I am not reading this thread, I am not reading this thread....


----------



## Rita Nelson (Jul 13, 2009)

Leeann said:


> I am not reading this thread, I am not reading this thread....


Me either! I just plain old don't want to go there. What in the cat hair can you do about it anyway?


----------



## irnfit (Nov 21, 2006)

I am not going to let DH read this thread.


----------



## krandall (Jun 11, 2009)

Hi Kimberly,

These are very close to accurate for Kodi's first year. I've really itemized, so people can decide whether they would want to spend that much in that are or not. Certainly, there are areas where we COULD have spent less. These are in no particular order... I just pulled them out of my file folder and added them up.

This first list I consider essentials:

Food - 346.40
Town license - 15.00
Flea/Tick meds - 144.82
Neuter - 326.93
Microchip - 39.78
Heartworm meds - ? (I couldn't find the receipt)
Wellness/shots - 114.55
Wellness/shots - 146.80
Wellness/shots - 96.05
AKC Registration - 35.00
Wire crate - 60.00
Ex-pen - 60.00 (I have 3, so 180.00)
Grooming tools - 100.00 (this could be a little less with a puppy cut)
Shampoo - 20.00
Conditioner - 38.00
Nail clip/sanitary clip 240.00 (20 per mo)
Puppy Kindergarten - 110.00
Sub total - 1893.33

This list is certainly optional, but I bet most people (if they are honest :wink spend a lot on at least some of this stuff: 

Baby gates 30.00 (we have 2 - 60.00)
Plastic travel crate - 35.00
litter boxes 23.00 (we have 2 - 46.00)
Litter (wood pellets) - 72.00/year (would be more with commercial dog litter or pee pads)
Toys 300.00 (guess, but I bet it's at least that)
Leashes/harnesses/collars - 150.00
Rain coat - 20.00
Snow suit - 50.00
Puffy coat - 40.00
Training treats - 100.00 (approximate, and probably low-balling)
Stuffed bones - 168.00 (because he eats Kongs:wof

Continuing training - 800.00+ (I have had Kodi in at least 1 class per week, usually 2, since he was about 14 weeks old. Someone who wants "just" a pet wouldn't need all this, but unless they were already an experienced dog person, I would guess they really should plan on at least 500.00 for training during the first year.

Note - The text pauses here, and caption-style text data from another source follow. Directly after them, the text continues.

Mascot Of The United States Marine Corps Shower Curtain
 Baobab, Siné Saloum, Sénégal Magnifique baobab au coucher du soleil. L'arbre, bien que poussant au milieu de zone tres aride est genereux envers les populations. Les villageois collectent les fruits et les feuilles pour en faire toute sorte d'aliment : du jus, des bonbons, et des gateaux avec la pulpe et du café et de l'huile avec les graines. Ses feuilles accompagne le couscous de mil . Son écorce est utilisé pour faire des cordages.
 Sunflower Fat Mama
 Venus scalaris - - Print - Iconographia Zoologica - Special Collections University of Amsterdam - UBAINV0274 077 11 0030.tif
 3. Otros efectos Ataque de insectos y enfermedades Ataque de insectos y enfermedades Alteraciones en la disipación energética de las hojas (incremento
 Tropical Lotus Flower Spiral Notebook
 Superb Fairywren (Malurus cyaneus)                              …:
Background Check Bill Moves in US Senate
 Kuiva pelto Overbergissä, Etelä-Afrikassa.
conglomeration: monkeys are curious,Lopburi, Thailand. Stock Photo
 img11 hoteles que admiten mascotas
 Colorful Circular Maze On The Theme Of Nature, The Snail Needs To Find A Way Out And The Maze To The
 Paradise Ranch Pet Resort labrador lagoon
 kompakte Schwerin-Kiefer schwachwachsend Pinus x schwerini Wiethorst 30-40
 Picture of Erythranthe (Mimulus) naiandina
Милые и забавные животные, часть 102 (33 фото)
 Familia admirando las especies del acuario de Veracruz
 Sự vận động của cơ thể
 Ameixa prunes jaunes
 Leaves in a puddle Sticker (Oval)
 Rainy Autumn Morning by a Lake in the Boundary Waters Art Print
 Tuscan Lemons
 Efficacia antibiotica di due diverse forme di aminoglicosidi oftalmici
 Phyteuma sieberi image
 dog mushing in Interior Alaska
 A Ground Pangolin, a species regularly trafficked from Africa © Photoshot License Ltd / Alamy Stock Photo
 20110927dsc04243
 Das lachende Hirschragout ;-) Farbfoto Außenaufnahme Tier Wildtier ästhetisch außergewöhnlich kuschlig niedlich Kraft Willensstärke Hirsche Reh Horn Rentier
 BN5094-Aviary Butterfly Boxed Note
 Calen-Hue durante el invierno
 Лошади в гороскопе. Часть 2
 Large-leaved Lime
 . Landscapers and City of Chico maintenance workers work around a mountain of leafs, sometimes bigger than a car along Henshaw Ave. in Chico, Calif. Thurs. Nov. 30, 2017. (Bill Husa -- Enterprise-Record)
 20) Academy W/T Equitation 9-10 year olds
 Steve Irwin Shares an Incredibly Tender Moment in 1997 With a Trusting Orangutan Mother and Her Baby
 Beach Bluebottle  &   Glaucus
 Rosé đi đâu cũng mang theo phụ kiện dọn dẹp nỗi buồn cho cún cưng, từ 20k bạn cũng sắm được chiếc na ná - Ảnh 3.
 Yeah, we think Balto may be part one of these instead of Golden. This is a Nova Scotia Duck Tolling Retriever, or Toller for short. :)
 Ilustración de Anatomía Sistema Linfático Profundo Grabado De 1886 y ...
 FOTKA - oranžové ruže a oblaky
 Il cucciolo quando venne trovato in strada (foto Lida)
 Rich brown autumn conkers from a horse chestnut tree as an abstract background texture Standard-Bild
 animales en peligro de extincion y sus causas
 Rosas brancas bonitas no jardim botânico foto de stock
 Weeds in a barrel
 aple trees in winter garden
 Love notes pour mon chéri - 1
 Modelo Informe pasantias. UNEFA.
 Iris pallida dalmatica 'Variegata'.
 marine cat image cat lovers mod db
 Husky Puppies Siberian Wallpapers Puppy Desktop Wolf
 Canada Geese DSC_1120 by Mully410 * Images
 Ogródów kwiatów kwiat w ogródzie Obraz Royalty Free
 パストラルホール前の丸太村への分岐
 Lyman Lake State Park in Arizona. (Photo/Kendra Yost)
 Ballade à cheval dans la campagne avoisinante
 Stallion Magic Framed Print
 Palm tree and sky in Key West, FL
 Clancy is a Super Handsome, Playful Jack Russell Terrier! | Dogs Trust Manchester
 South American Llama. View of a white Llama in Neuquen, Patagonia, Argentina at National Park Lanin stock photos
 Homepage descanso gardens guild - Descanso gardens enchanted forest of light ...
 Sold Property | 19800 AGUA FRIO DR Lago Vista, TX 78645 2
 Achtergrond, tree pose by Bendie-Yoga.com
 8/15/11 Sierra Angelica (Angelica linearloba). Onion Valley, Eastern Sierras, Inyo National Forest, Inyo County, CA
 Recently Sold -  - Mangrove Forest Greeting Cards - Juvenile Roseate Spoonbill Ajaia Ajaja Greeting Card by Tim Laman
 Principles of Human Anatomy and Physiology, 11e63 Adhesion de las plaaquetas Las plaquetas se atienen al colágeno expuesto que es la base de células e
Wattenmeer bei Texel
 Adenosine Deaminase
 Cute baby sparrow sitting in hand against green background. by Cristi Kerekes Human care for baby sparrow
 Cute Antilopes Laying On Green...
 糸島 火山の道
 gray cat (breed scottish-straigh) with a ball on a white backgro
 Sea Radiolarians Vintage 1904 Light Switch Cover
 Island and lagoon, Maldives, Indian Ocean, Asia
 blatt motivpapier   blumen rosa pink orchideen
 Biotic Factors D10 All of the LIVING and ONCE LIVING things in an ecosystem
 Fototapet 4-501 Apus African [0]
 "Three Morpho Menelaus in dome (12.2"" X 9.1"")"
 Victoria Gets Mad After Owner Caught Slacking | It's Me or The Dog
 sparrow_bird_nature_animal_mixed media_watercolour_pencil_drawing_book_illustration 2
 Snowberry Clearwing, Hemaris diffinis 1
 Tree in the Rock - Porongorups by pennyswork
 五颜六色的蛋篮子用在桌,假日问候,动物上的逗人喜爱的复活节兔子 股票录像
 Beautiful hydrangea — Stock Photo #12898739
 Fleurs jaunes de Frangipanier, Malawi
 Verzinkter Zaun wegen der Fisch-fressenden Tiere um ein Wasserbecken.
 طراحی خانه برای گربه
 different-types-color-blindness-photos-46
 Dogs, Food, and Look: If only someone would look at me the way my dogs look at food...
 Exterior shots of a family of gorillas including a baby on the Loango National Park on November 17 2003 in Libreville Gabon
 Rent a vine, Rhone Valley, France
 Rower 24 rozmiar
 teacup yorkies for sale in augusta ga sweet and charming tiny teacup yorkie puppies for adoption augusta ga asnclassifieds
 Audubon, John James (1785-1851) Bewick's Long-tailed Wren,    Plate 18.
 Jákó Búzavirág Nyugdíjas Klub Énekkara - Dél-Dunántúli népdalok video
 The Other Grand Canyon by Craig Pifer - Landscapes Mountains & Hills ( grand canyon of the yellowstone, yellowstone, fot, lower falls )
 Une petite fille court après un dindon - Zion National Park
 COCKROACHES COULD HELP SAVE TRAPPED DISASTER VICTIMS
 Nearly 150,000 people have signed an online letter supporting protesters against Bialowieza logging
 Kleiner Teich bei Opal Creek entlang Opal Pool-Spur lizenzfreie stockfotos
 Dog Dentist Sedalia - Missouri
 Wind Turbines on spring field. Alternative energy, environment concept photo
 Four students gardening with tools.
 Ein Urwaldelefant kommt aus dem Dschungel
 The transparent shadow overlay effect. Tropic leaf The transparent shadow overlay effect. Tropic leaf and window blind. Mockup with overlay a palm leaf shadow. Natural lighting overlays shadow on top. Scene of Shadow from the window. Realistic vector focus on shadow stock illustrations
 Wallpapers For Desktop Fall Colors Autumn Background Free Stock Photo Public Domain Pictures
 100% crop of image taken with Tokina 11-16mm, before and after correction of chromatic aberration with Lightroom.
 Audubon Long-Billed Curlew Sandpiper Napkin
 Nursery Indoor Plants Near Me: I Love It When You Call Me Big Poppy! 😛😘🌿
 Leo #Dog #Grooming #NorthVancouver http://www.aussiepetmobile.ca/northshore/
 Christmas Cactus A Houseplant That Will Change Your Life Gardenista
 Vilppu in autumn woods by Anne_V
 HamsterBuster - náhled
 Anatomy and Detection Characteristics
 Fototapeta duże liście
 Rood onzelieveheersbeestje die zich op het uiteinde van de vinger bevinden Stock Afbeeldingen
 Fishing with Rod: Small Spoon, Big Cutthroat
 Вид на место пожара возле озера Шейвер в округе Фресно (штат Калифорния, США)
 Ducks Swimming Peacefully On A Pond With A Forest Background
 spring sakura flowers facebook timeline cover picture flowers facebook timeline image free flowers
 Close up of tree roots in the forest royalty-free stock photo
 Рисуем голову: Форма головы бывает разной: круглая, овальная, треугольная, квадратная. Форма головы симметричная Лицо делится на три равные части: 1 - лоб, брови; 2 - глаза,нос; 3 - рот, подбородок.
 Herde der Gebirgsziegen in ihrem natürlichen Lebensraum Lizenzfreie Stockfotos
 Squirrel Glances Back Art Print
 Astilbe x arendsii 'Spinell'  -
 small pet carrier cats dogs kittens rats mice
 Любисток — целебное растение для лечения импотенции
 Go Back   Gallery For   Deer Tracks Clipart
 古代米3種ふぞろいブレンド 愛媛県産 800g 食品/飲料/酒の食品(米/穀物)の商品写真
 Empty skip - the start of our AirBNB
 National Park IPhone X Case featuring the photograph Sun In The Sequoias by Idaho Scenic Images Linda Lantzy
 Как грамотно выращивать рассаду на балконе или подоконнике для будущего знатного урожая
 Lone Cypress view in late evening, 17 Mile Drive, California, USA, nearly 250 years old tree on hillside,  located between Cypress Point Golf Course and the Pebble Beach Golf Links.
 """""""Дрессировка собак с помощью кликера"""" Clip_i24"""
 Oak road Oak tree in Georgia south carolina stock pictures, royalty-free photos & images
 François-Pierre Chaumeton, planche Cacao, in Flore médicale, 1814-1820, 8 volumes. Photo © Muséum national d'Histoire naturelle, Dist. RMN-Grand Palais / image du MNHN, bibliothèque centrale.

Total for first year - 3,391.33 

Where ever I've listed a higher and lower number, I've included it at the lower amount. As I mentioned, there are definitely places that people could cut costs, especially with the second half of the list, and some are durable items that shouldn't need to be replaced. 

Oh, and GETTING Kodi, including purchase plus plane fare to & from NC, car rental, etc. was about $2,500. So people who can't find the right puppy close to home need to plan travel costs into their purchase price. (and I'd go back in a second when and if I want another puppy... which is how you want to feel about your dog's breeder!)

(please don't anyone show this list to my husband!:faint


----------



## Havtahava (Aug 20, 2006)

Sheri said:


> I'm sure that my expenses for one dog run at least $1800, also. There has always been at least $500 extra vet bills each year for unplanned bouts of long-term diarrhea, or limping, or skin problems, or lethargy... or... well, you get the idea. The vet part adds up the most.


Sheri, this is a good point. Although I asked not to include emergency vet visits, there are a lot of _*unplanned*_ vet visits that a dog owner makes, especially a new dog owner.

Oh, and I'm impressed that you've kept a log of all your expenses. I log all of mine too, since I have to report it all, but like I said in the beginning, I buy in bulk and would have a hard time breaking down my expenses in relation to what a new puppy buyer would need. Thank you for looking up your costs and posting it here. That is majorly helpful.


----------



## krandall (Jun 11, 2009)

Leeann said:


> I am not reading this thread, I am not reading this thread....


x3?


----------



## krandall (Jun 11, 2009)

Havtahava said:


> Sheri, this is a good point. Although I asked not to include emergency vet visits, there are a lot of _*unplanned*_ vet visits that a dog owner makes, especially a new dog owner.
> 
> Oh, and I'm impressed that you've kept a log of all your expenses. I log all of mine too, since I have to report it all, but like I said in the beginning, I buy in bulk and would have a hard time breaking down my expenses in relation to what a new puppy buyer would need. Thank you for looking up your costs and posting it here. That is majorly helpful.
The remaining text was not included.